(Source records)
━━━━━━━━━━

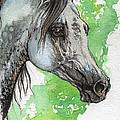 Ostragon Polish Arabian Horse Painting 1 by Angel Ciesniarska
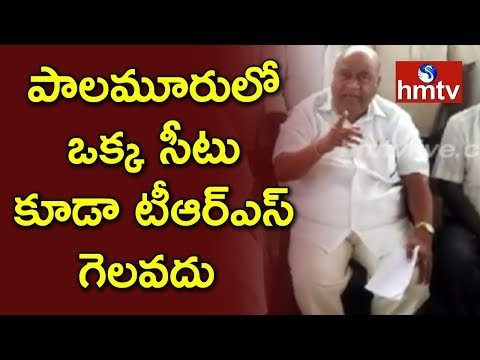 Nagam Janardhan Reddy Comments CM KCR Over Palamuru Elections | Telugu News | hmtv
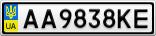 Номерной знак - AA9838KE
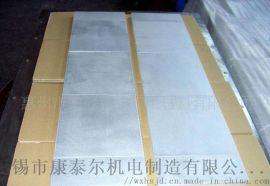 高纯铝、超纯铝、靶材铝板、电子铝、5N纯铝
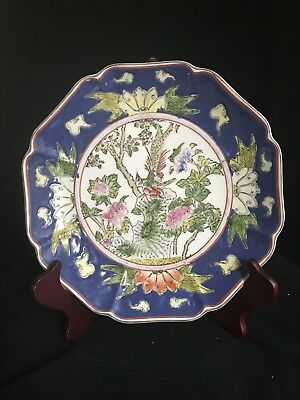 Antique Chinese Famille Rose Porcelain Deep Plate 20th Century.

━━━━━━━━━━

Work to be completed: Output each line above exactly as it stands, omitting the pictures.

Exercise answer:
 Ostragon Polish Arabian Horse Painting 1 by Angel Ciesniarska
 Nagam Janardhan Reddy Comments CM KCR Over Palamuru Elections | Telugu News | hmtv
 Номерной знак - AA9838KE
 高纯铝、超纯铝、靶材铝板、电子铝、5N纯铝
 Antique Chinese Famille Rose Porcelain Deep Plate 20th Century.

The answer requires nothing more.